3. Philly doesn't want kids to help the homeless. I admit that the best way to help the homeless is not to give them food, it's to make them not homeless any more. However, that's not likely to happen anytime soon, especially not in Philadelphia, which of course is known for it's loving, caring, upright government.

But it's not like they're handing out cash that could easily be spent on drugs and alcohol or anything else not-helpful*. They're giving out food. Toothbrushes. Blankets. You know, things that primarily serve to keep people from dying, and maybe will in fact help them get off the streets. A school is helping others and using it as a civics lesson for it's students; I have no problem with that.

*Actually, if someone's a serious alcoholic one of the most dangerous things they could do would be abruptly stop drinking. I've read that alcohol is one of the most dangerous drugs to detox from.

4. The RIAA can go rot in hell. Idiots.

Labels: , , ,

Tuesday, July 03, 2007

In which MA is confused.

Massachusetts is making it mandatory for it's residents to have health insurance. On the surface? Could potentially be a step in the right direction.

Only they're not going to regulate the cost of health insurance any more than they already do.

If you can't prove on your tax return that you have coverage, you'll lose a $219 exemption. Businesses not offering insurance will have to pay $295/employee.
Those who do not qualify for subsidies and cannot get coverage through their jobs can buy low-cost but unsubsidized health plans offered by private insurers through the Connector under the Commonwealth Choice program. Premiums go up with age, but people cannot be charged more if they are sick or be denied coverage because of a preexisting condition.
This is the problem. The people who suffer the most aren't the absolute poorest. There are options for those at the absolute bottom of the financial scale - not good options, but options. But then you get a group of people who aren't quite poor enough to qualify for Medicaid, but simply can't afford normal insurance premiums, even the low-cost programs (which, no doubt, have incredibly high deductibles and provide absolute bare-bones coverage).

Health care in this country is such a mess, and watching ourselves try to fix it is like watching a car accident in slow motion, over and over again.

Labels: ,

Monday, July 02, 2007

Oops.

Stupid, probably drug-addled man tries to torch a women's health clinic because they perform abortions.

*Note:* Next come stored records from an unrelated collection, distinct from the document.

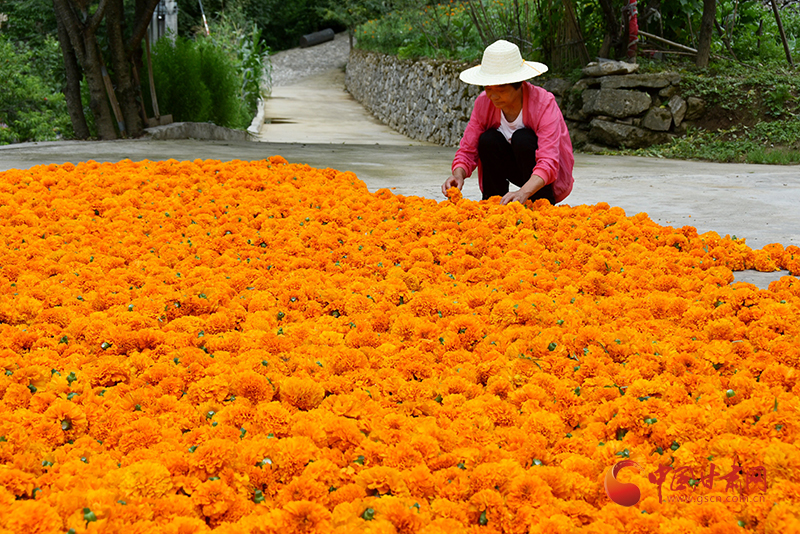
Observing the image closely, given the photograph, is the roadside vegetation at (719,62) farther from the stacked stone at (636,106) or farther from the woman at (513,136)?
the woman at (513,136)

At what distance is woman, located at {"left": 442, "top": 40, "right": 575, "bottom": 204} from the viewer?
3.28 m

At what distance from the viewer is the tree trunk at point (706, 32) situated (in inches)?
284

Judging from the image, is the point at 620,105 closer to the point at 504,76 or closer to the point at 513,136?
the point at 513,136

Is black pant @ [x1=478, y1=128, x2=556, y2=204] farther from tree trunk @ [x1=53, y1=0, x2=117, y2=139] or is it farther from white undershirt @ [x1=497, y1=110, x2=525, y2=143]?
tree trunk @ [x1=53, y1=0, x2=117, y2=139]

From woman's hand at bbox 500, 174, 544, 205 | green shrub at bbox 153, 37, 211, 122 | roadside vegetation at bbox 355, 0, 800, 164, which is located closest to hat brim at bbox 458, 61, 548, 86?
woman's hand at bbox 500, 174, 544, 205

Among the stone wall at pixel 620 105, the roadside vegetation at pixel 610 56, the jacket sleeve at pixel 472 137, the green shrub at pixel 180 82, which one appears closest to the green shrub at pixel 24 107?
the roadside vegetation at pixel 610 56

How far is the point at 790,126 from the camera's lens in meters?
6.69

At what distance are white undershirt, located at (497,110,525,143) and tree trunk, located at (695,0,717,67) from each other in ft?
16.0

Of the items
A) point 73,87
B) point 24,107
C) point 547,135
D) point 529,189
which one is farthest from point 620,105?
point 24,107

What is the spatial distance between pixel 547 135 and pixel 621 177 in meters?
1.96

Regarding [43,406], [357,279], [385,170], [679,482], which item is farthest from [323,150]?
[679,482]

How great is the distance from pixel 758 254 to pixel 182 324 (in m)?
2.28

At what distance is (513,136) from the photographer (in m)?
3.55

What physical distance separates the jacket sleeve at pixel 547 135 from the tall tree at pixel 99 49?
4.89m
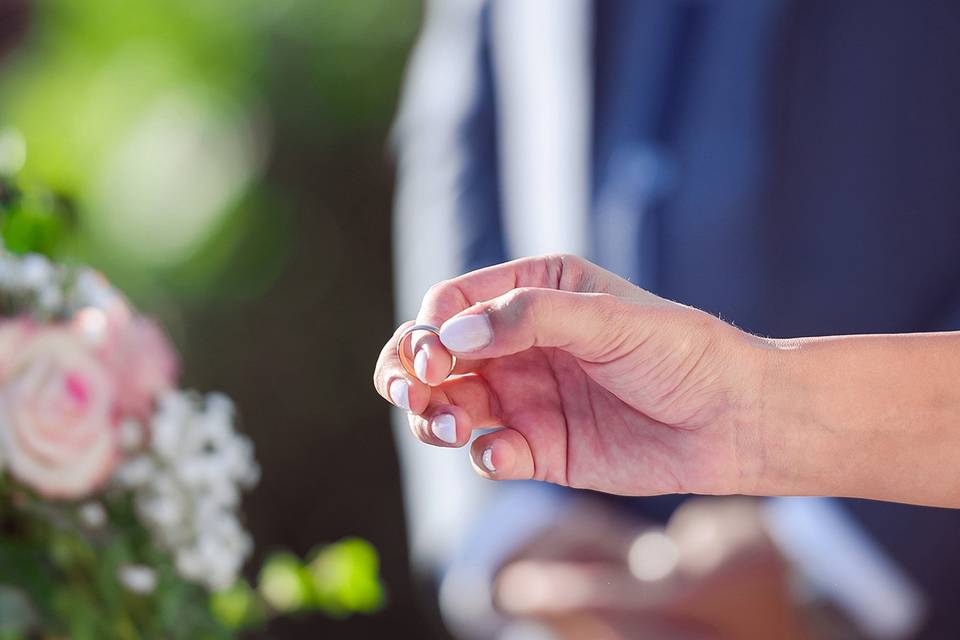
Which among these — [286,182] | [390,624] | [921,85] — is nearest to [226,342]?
[286,182]

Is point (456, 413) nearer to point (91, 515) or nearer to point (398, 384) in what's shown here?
point (398, 384)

Only...they don't perform abortions.

That's like the Reese's Cups of stupidity: stupid surrounded by even more stupid.

Labels:

Whoa

I have no idea when it happened, or maybe it's always been there and I just haven't noticed, but I just discovered something new with Google Maps. Look up directions between two points. Now mouse over the little blue line...and you can adjust it to take you on whatever route your little heart desires between point A and point B.

*glee*

It's interactive! And lets you play around to find your own route, which is very useful if you're, say, traveling by bicycle and want to avoid the terrifying roads with heavy traffic and no shoulder and insane Santa Fe drunk drivers!